Yes, you are right. This is needed if count changes at random time interval (like EXT0 interrupt). If count changes/increments at regular time intervals (based on a timer interrupt) then you don't need a while loop.
From K&R: "The purpose of volatile is to force an implementation to suppress optimisation that could otherwise occur" So there you are: its sole purpose is to control optimisation - not to guarantee atomic accesses, nor anything else.

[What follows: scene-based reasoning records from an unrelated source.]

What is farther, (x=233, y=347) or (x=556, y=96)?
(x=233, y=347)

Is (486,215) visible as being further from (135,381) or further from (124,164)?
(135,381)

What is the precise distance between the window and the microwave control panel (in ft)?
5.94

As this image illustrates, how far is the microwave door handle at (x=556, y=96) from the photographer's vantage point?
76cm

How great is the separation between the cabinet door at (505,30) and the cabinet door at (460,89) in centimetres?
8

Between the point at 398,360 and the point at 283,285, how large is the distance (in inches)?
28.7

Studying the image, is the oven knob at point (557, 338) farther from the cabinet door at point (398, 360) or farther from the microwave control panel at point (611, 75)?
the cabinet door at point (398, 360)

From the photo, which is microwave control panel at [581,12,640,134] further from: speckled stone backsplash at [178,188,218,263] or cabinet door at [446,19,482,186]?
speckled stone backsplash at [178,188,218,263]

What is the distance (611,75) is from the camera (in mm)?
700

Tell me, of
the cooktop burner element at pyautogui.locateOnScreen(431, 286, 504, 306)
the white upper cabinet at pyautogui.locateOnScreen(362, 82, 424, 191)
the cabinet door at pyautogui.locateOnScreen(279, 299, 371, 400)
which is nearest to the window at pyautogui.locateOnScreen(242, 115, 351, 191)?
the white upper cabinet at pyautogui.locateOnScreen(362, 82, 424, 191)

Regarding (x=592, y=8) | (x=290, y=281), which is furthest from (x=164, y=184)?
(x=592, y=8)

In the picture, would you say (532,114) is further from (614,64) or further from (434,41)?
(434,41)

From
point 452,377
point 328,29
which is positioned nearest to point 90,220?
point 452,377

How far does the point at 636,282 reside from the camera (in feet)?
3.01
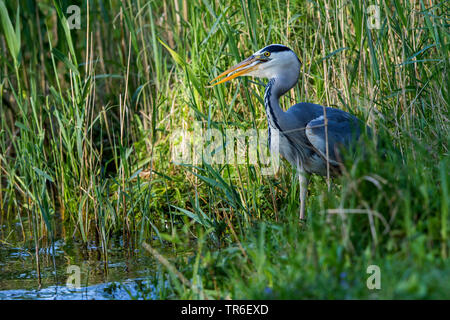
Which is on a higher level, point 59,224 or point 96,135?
point 96,135

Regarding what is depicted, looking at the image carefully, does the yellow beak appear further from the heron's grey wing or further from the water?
the water

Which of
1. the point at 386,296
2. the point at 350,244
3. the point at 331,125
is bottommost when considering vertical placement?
the point at 386,296

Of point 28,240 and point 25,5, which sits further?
point 25,5

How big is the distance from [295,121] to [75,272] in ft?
6.29

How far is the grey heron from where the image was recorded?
429 centimetres

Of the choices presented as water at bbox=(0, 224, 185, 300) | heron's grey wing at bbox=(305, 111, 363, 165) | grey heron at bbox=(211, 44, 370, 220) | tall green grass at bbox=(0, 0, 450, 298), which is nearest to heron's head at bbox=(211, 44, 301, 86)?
grey heron at bbox=(211, 44, 370, 220)

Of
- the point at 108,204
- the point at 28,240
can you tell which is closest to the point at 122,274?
the point at 108,204

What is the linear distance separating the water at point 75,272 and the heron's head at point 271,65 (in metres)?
1.49

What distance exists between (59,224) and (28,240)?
0.46 meters

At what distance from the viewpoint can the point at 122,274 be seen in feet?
13.5

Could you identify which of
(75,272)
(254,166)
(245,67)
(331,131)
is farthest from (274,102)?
(75,272)

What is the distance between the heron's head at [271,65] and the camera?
440cm

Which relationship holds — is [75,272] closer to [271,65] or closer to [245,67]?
[245,67]
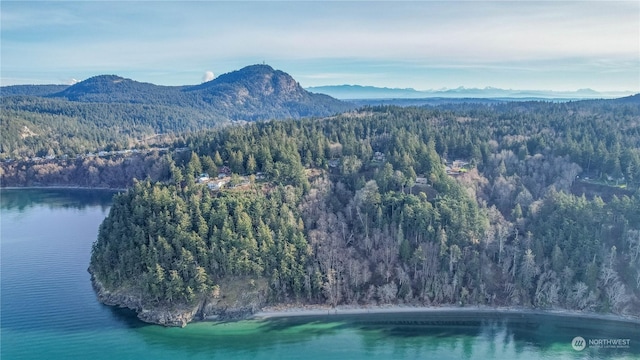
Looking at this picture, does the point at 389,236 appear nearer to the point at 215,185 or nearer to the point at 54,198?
the point at 215,185

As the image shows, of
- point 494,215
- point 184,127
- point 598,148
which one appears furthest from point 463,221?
point 184,127

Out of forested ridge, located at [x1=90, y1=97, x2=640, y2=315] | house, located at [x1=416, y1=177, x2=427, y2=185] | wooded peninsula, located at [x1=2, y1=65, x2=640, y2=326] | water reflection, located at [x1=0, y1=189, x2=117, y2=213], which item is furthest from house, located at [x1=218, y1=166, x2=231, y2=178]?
water reflection, located at [x1=0, y1=189, x2=117, y2=213]

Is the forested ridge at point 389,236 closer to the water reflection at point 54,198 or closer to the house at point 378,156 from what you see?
the house at point 378,156

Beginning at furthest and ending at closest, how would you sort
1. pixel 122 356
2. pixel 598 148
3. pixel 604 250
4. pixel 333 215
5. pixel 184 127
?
pixel 184 127 → pixel 598 148 → pixel 333 215 → pixel 604 250 → pixel 122 356

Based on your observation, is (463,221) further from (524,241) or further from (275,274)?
(275,274)

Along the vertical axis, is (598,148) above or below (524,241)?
above
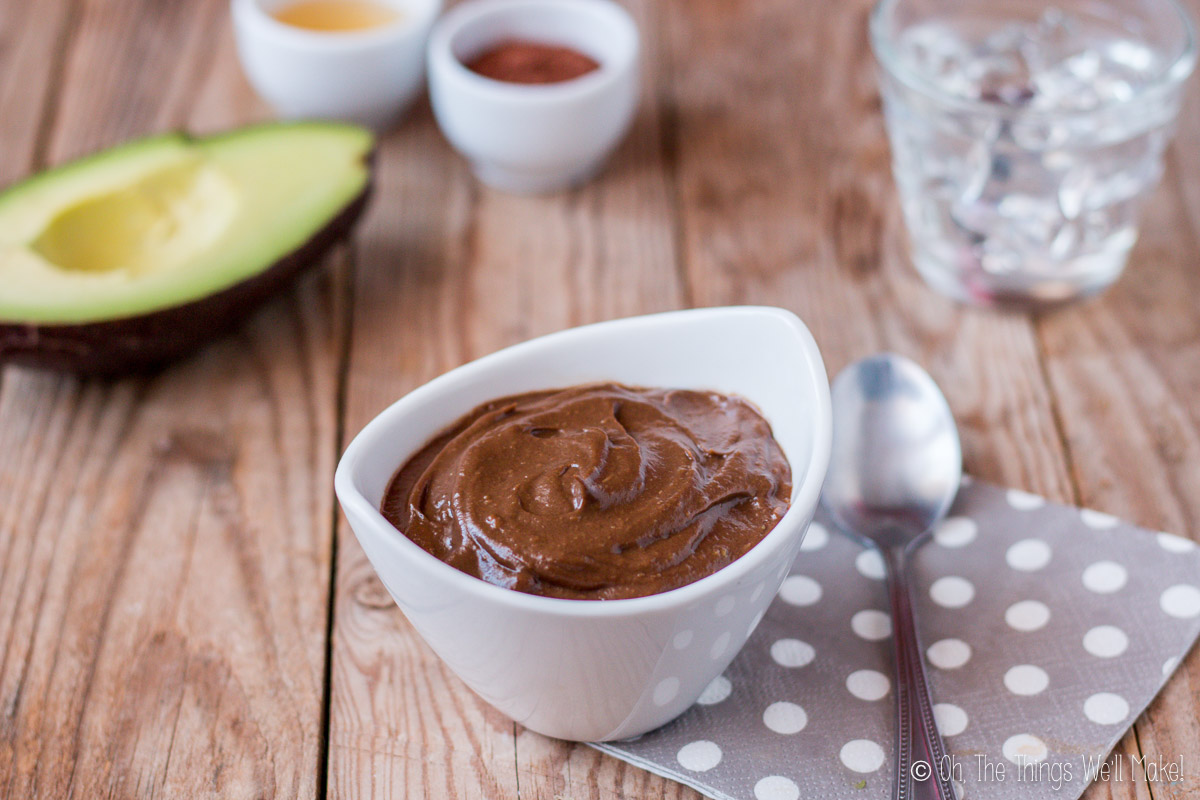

The hidden assumption with this second fix is that the counter variable changes at a much slower rate than you can sample with the assign-test-assign sequence. For typical slow timer ticks and their rollover, this may often be true. Note that if you write a loop, you'd better be sure that the update frequency of the counter doesn't alias with your time to execute the loop, or your code will get stuck. In general, the second assignment has all the potential problems of the first; if the value can change while you do the first assignment, what stops it from changing while you do the second? In the case of the timer tick, the reason it "stops" changing is because the tick rate is slow compared to the sampling rate. Masking interrupts also assures that the counter can't change in the original instance, because it's the interrupt routine that changes it. Stopping the interrupt stops the counter. Compare with a free-running 16-bit hardware timer; it will change even though there's no interrupt, so masking interrupts in this case wouldn't help. Then consider something like another processor updating shared memory, or a 16-bit A/D converter sampling fluctuating values. In this case, there's no guarantee that the value doesn't change during the second assignment any more than in the first; adding the test and re-read doesn't make the code any more correct. A double assignment isn't a general solution to the problem of atomic access to a value wider than your data bus. Ultimately, you have to be sure the value you're trying to read doesn't change while you read it over multiple bus cycles and/or instructions. The method for ensuring that lack of change will depend on exactly what you're trying to read and how it gets updated. You might be able to detect bogus values and re-read, you might have to mask interrupts, you might have to synchronize with another processor, you might even need hardware to latch a value for you to keep it constant while you read it.